私は誰かも分からない人の投稿に何故か聞いた途端、涙が自然と零れ落ちていた。
 自分でも驚いた。
 なんでこんなに目に水たまりが出来たように溜まってから頬まで流れていた。
 あの人は自分じゃないのに、他人に思えないのだ。
 その日からくっちゃんさんは毎日ラジオに投稿していた。
 くっちゃんさんの投稿は、あの人のことだった。
 あの人は今日元気がなさそうだ。晴れているのに曇り顔のあの人、どうしたんだろう。
 あの人の光が小さくなってきた。僕のやるべきことなのに、何もできない。
 くっちゃんさんは詩人のようにラジオに投稿していた。
 詩人ではないと思うけど、あの人のことを心配しているが、直接会ったことなどないのだろうか。でも、最初の投稿は初めて会った日のことだ。その後は、見守っているだけなのか。
 私と同じことを思ったのか、ラジオパーソナリティが口にする。
「今は見守っているだけなのかな。それでもいいと思うけど、くっちゃんさん。あの人とは会わないつもりなのかな」
 ラジオパーソナリティは顔は見えないが、切なそうな表情を浮かべて、くっちゃんさんに訴えているのが声のトーンで分かる。

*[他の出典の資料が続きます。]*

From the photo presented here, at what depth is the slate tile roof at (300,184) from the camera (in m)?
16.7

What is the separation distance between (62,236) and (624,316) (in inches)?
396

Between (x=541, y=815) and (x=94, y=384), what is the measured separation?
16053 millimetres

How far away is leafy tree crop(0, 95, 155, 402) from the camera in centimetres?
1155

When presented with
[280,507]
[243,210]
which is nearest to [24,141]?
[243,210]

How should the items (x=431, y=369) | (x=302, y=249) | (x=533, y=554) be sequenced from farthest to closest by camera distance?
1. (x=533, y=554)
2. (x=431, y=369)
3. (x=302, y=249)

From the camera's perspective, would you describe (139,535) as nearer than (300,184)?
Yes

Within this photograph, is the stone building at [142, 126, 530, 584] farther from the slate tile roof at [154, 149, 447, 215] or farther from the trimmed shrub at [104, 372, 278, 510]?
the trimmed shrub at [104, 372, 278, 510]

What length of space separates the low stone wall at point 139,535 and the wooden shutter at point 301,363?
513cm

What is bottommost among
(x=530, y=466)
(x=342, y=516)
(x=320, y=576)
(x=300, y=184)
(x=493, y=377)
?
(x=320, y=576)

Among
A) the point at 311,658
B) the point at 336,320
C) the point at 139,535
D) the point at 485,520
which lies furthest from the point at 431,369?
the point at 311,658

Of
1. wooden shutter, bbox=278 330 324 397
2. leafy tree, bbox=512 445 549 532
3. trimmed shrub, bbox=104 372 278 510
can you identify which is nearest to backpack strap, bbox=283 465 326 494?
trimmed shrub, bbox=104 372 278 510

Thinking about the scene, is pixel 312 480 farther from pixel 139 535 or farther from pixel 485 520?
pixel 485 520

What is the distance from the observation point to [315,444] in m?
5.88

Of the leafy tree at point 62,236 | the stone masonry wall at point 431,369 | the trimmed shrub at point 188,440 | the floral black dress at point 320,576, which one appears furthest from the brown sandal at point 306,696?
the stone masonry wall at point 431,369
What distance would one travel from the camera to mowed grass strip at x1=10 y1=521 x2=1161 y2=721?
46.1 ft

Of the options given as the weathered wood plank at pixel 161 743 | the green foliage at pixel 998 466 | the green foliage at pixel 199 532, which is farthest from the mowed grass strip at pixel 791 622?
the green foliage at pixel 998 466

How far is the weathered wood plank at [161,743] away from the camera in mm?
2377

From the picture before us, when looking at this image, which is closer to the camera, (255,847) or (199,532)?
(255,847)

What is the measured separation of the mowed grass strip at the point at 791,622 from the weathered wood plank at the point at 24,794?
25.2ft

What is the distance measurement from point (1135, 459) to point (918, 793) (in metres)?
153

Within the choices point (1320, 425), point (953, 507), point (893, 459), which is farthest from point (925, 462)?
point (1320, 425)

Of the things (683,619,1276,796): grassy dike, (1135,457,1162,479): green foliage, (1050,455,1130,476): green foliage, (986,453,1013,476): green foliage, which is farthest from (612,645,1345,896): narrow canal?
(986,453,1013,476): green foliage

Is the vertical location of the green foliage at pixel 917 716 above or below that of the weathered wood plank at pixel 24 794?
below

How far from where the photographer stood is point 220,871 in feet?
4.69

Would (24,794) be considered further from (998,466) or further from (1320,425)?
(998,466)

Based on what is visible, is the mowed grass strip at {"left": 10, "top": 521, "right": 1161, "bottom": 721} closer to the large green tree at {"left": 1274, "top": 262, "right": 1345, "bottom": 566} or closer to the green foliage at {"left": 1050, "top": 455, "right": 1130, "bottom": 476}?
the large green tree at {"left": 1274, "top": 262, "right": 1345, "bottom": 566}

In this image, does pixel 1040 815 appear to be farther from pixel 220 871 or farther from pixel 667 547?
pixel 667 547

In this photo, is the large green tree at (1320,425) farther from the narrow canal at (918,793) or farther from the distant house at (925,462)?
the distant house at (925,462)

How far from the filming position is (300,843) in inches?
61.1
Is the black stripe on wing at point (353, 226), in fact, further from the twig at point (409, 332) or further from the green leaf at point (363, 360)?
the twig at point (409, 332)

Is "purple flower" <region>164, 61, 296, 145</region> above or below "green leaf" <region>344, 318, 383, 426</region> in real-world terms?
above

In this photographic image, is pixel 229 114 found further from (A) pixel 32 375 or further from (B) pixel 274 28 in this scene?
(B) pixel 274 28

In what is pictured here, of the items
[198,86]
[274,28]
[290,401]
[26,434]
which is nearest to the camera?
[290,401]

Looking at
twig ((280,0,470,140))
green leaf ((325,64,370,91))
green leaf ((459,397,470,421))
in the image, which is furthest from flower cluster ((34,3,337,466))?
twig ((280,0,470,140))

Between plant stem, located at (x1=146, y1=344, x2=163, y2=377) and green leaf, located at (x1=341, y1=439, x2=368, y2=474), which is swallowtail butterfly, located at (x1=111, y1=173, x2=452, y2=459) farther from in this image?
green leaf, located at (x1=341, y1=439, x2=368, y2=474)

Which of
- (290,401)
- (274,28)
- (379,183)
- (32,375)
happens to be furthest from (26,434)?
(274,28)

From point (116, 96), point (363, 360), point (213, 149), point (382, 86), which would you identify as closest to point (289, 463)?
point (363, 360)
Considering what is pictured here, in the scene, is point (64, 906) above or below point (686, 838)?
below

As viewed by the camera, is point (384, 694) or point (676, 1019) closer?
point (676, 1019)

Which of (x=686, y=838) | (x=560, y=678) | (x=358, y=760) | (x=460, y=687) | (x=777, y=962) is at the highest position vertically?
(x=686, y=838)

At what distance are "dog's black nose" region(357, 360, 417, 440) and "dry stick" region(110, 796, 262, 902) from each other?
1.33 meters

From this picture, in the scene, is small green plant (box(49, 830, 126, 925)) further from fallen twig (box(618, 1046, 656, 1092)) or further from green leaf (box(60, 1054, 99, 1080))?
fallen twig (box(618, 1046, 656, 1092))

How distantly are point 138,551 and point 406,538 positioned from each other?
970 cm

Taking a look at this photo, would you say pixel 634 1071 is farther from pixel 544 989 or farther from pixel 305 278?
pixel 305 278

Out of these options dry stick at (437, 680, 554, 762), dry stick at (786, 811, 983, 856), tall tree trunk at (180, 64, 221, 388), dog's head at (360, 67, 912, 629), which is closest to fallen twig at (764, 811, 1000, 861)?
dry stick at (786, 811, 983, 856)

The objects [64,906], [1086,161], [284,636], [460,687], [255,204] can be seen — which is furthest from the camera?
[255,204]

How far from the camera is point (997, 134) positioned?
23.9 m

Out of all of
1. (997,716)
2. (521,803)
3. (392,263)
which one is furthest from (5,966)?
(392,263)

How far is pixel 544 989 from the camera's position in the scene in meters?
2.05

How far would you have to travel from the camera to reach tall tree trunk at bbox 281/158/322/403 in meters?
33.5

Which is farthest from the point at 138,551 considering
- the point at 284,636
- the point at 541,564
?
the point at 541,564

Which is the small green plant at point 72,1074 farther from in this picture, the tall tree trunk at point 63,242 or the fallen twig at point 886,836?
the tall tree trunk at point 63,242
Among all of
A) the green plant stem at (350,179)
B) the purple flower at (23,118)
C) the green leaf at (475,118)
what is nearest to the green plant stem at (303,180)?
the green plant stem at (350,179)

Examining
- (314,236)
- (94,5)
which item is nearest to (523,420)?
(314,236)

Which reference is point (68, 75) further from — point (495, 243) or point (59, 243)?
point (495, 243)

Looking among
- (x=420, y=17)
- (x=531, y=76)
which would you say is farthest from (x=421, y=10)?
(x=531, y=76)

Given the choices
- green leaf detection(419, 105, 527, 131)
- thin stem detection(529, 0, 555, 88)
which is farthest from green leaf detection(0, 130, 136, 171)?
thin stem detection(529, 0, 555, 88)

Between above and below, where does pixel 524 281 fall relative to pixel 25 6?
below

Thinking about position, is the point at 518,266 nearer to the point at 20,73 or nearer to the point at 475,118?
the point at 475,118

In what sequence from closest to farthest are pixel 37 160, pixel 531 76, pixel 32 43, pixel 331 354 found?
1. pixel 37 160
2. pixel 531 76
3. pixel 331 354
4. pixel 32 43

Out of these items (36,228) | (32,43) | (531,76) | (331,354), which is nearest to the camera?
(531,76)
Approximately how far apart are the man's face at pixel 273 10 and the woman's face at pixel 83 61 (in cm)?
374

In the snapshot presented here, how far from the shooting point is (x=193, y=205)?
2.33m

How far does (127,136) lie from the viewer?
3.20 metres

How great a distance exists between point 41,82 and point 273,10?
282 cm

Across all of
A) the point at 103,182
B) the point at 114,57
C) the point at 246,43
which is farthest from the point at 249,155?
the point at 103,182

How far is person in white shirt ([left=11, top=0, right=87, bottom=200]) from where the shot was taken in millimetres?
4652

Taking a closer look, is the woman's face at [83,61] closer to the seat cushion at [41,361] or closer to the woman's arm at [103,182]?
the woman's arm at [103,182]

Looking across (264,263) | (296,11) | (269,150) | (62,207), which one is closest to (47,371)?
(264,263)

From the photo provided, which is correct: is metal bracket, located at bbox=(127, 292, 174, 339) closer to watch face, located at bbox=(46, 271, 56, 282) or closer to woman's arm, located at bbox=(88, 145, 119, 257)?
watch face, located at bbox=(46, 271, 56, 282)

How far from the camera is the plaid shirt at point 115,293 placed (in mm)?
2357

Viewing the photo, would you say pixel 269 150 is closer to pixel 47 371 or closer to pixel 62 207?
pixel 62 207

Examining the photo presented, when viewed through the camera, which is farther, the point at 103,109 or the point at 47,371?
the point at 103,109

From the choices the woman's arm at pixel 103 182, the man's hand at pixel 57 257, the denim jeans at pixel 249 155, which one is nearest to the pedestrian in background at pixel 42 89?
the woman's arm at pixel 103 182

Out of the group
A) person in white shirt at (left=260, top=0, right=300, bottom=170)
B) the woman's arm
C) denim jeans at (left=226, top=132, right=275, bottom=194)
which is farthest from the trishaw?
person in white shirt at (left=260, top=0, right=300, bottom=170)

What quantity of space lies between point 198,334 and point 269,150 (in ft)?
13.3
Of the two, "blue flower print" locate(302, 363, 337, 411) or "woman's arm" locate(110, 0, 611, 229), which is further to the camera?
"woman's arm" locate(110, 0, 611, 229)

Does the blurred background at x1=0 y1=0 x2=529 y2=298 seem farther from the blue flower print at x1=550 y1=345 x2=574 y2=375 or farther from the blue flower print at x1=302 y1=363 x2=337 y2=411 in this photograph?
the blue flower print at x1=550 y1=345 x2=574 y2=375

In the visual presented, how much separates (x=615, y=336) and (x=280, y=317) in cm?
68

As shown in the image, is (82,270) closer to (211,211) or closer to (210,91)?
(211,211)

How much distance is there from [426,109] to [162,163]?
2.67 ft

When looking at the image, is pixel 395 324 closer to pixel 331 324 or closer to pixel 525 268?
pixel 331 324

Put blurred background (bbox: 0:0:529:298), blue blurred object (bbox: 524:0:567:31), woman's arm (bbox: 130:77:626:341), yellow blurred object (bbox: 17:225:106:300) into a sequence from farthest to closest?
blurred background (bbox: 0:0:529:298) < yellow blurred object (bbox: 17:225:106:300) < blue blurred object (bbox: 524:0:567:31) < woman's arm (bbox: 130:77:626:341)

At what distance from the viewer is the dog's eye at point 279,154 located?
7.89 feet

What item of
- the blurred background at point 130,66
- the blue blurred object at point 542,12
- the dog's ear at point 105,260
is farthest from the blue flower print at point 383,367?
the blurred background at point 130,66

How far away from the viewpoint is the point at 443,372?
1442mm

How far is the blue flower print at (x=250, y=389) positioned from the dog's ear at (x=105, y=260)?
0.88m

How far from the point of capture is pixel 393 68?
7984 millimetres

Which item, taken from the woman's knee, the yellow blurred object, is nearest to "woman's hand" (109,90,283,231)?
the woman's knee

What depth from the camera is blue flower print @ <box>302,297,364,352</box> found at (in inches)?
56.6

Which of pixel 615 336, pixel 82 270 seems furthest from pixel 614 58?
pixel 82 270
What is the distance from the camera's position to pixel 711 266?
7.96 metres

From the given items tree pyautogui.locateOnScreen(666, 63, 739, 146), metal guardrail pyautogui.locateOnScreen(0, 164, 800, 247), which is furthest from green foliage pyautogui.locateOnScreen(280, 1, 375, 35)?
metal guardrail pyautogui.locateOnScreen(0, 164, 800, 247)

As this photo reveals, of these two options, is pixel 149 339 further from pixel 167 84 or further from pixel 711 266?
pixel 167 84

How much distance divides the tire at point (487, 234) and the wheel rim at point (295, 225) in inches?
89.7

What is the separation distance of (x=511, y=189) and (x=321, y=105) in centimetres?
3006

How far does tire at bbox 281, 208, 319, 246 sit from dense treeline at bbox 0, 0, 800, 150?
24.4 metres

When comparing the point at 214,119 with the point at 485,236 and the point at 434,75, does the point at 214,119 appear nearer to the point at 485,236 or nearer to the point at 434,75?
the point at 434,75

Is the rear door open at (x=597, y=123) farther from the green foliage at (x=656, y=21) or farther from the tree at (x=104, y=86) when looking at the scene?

 そうだ、なんでくっちゃんさんはあの人には会わないのか不思議に思えた。
 ある時、くっちゃんさんの投稿と私の起こった出来事が同じ時があった。
 それは、中学二年生の時の放課後、変な人に絡まれた時があった。
「おい、お姉ちゃん達よー。一緒に車に乗ってどこかに行かない?」
 絡んでくる男性二人組は、私一人であったが、通りかかる中学生は目を逸らして
帰宅していた。
「離してください。やめて下さい。離さないなら、警察呼びますよ」
 私は男性一人に腕を掴まれていたので、そう言った。
 鞄に入っていた携帯を取り出して、警察にかけた。
 すると、男性二人組は帰っていた。私が警察を呼んだからかな。